TASK DIRECTIONS =
Your task is to repeat, word for word, the line containing "At what distance from the camera do" and all lines that follow it to the end of the material, and no other lines.

-------- RECORDS PROVIDED

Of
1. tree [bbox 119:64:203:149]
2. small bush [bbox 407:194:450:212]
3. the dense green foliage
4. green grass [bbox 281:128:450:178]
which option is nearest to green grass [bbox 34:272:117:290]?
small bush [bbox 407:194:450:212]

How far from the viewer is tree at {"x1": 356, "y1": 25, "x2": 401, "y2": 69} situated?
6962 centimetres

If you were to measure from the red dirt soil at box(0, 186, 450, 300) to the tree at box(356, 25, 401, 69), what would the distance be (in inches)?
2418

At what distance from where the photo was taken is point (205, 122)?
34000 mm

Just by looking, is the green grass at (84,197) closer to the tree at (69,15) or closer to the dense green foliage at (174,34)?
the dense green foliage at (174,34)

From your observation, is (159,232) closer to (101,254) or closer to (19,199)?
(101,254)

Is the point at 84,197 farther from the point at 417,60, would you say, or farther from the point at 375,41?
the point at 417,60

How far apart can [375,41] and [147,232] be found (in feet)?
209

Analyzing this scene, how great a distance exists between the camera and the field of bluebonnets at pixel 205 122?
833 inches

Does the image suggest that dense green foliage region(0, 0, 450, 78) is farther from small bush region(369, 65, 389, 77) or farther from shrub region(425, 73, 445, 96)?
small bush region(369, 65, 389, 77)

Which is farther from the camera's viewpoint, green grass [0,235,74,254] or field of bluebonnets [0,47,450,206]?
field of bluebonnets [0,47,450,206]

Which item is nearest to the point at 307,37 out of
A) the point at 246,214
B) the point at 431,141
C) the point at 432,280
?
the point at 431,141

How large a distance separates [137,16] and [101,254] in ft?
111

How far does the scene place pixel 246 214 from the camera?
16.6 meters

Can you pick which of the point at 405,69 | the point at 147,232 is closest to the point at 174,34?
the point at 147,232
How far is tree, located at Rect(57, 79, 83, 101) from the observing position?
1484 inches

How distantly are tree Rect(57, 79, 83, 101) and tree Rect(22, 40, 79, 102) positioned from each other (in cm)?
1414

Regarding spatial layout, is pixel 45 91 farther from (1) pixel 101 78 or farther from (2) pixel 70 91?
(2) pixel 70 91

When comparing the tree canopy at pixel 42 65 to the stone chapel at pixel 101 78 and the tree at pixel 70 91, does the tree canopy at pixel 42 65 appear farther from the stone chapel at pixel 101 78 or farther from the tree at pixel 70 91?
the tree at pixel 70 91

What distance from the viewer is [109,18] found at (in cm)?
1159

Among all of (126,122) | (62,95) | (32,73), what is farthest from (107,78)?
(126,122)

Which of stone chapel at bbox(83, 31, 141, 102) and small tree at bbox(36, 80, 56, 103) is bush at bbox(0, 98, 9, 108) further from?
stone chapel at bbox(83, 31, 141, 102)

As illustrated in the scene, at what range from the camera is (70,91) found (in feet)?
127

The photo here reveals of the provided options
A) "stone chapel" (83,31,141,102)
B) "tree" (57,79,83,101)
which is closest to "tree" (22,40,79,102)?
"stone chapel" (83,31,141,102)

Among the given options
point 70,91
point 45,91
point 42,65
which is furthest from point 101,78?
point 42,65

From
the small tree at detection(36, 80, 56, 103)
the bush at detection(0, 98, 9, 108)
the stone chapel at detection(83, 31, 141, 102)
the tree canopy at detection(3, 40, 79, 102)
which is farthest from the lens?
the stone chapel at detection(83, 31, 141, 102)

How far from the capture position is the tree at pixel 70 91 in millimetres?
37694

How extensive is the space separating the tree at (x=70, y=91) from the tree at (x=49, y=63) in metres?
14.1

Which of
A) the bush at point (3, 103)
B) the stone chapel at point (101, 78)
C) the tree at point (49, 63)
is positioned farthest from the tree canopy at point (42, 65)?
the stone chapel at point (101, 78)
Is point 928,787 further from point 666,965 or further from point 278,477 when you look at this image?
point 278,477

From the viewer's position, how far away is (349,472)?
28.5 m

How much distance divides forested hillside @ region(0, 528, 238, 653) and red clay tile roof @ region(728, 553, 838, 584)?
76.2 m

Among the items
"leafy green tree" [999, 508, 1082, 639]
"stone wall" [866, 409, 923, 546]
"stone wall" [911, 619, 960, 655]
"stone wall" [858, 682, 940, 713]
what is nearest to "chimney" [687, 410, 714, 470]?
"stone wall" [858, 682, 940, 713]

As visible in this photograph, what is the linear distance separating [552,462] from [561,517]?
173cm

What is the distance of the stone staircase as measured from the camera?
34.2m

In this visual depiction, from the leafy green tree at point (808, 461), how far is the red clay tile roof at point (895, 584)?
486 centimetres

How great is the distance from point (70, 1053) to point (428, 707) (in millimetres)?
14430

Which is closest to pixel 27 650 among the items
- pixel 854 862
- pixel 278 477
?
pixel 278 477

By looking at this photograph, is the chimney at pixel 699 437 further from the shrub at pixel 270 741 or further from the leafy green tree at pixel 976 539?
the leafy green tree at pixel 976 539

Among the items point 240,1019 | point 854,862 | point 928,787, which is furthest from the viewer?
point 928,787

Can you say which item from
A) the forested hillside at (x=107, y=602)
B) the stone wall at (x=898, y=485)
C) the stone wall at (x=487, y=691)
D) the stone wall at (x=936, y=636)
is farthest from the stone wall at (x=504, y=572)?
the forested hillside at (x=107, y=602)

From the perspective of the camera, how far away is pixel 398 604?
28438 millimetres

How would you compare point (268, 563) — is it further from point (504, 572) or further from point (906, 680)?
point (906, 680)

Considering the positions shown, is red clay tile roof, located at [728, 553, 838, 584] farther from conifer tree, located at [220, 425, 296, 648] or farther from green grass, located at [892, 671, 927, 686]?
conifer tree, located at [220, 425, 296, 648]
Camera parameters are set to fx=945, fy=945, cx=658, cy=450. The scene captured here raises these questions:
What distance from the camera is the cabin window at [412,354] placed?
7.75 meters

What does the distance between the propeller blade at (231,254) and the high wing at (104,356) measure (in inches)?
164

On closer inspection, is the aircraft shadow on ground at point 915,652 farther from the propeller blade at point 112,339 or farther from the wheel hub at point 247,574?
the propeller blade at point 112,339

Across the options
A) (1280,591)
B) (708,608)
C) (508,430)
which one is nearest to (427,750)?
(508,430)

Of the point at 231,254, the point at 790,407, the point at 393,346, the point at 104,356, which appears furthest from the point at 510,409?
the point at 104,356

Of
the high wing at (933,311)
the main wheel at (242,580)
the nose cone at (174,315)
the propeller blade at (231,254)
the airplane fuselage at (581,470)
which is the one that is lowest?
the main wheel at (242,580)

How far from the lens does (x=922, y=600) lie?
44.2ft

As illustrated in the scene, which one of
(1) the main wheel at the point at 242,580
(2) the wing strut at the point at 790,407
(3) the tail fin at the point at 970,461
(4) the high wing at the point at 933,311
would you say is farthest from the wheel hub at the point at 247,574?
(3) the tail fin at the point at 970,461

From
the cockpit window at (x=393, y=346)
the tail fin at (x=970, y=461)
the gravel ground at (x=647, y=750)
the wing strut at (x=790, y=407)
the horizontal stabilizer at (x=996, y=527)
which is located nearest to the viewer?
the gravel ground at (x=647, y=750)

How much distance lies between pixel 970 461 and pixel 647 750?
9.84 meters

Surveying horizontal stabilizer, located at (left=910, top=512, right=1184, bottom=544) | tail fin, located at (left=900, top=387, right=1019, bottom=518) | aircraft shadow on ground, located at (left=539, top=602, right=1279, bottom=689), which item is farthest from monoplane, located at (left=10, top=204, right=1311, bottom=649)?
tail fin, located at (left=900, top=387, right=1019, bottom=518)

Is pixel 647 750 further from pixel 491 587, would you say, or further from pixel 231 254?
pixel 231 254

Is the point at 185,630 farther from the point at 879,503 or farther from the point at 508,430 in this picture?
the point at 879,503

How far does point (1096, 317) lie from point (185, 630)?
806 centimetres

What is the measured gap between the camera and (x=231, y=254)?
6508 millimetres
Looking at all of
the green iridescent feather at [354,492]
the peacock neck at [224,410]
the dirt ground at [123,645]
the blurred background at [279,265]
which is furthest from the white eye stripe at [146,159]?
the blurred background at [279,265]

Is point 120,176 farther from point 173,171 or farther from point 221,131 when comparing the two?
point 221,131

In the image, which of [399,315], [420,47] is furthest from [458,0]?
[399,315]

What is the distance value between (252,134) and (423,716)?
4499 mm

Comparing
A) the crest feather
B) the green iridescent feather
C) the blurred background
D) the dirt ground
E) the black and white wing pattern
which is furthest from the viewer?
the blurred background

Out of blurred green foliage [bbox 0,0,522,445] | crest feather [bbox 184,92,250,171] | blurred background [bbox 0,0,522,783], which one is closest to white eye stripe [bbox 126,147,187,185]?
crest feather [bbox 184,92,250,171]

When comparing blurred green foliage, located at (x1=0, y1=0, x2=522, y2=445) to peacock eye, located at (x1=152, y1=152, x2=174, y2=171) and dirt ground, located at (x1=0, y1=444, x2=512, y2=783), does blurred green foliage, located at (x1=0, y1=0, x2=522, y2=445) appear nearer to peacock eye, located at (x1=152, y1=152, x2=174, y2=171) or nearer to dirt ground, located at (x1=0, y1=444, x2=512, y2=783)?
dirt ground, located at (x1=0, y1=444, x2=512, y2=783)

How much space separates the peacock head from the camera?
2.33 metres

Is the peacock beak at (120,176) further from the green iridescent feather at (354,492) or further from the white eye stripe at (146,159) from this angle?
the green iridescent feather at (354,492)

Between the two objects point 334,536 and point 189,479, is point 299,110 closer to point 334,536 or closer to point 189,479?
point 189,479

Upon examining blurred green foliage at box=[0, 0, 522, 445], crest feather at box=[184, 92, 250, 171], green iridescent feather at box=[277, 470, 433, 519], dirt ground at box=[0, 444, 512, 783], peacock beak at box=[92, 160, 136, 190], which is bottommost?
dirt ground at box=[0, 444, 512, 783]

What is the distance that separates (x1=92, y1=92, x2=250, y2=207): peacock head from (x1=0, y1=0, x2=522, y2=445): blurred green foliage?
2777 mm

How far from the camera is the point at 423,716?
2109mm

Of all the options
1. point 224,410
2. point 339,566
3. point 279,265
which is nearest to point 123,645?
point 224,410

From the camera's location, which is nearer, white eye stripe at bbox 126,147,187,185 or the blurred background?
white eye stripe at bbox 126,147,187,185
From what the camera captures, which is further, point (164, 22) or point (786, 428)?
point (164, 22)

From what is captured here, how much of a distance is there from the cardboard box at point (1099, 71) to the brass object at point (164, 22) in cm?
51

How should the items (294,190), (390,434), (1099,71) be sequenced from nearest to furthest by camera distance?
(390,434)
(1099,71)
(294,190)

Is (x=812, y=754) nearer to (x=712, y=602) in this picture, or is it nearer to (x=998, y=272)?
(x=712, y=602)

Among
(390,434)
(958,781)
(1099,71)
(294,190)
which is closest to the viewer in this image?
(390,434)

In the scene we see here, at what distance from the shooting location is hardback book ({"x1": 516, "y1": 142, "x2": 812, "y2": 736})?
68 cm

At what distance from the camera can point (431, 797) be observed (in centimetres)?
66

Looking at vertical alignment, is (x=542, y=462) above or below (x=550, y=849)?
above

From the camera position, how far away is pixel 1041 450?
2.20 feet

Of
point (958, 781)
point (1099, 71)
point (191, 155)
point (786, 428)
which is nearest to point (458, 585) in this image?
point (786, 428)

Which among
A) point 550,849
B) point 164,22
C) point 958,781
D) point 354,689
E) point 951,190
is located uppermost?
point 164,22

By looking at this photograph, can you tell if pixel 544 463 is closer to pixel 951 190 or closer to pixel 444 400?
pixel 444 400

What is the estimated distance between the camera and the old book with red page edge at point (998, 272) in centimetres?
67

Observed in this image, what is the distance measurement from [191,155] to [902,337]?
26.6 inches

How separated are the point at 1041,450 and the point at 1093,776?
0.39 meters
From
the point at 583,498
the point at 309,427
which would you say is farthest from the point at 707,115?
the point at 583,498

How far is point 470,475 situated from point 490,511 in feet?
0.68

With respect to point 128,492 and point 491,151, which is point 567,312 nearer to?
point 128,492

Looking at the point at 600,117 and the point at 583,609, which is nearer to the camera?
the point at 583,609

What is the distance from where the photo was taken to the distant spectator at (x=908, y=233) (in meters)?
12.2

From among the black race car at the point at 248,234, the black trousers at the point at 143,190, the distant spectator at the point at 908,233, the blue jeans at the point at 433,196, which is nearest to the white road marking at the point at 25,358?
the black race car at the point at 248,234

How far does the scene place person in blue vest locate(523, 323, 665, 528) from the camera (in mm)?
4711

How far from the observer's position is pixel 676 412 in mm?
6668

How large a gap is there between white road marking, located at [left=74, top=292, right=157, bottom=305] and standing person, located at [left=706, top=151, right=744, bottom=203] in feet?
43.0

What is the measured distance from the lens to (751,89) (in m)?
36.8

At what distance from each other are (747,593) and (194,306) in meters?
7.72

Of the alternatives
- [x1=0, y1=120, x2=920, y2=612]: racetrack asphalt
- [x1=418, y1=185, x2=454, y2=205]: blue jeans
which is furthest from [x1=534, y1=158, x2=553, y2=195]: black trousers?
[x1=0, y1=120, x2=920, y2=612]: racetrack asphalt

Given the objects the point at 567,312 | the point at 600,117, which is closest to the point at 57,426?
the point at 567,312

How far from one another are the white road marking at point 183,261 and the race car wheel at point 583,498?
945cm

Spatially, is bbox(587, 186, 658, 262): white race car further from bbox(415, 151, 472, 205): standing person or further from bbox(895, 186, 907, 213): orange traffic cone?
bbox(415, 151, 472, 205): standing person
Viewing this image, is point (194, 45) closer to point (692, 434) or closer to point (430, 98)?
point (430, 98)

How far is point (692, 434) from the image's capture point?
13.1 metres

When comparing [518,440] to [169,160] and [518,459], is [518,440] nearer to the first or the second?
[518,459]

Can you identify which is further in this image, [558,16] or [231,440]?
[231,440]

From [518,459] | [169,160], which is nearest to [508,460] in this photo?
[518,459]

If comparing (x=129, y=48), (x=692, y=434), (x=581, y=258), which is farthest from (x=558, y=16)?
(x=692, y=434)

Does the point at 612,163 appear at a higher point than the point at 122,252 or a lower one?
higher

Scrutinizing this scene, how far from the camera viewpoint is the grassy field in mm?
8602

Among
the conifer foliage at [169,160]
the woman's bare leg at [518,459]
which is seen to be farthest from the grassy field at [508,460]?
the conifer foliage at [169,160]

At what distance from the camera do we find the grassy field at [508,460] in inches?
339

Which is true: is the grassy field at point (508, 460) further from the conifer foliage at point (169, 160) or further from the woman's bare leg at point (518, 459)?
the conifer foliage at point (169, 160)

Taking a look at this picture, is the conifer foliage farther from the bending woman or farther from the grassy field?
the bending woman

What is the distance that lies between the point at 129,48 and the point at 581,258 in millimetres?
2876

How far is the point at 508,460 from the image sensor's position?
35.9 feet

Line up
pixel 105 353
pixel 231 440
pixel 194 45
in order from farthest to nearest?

----------------

TASK RESULT =
At what distance from the camera do we find the grassy field at [508,460] in inches?
339

Which is true: is the grassy field at point (508, 460) further from the conifer foliage at point (169, 160) or further from the woman's bare leg at point (518, 459)?
the conifer foliage at point (169, 160)

Taking a look at this picture, is the conifer foliage farther from the bending woman or farther from the grassy field?
the bending woman

What is the distance that lies between the point at 129,48 and the point at 581,258 in millimetres?
2876

How far is the point at 508,460 from the image sensor's position?
35.9 feet

Line up
pixel 105 353
pixel 231 440
pixel 194 45
in order from farthest to nearest?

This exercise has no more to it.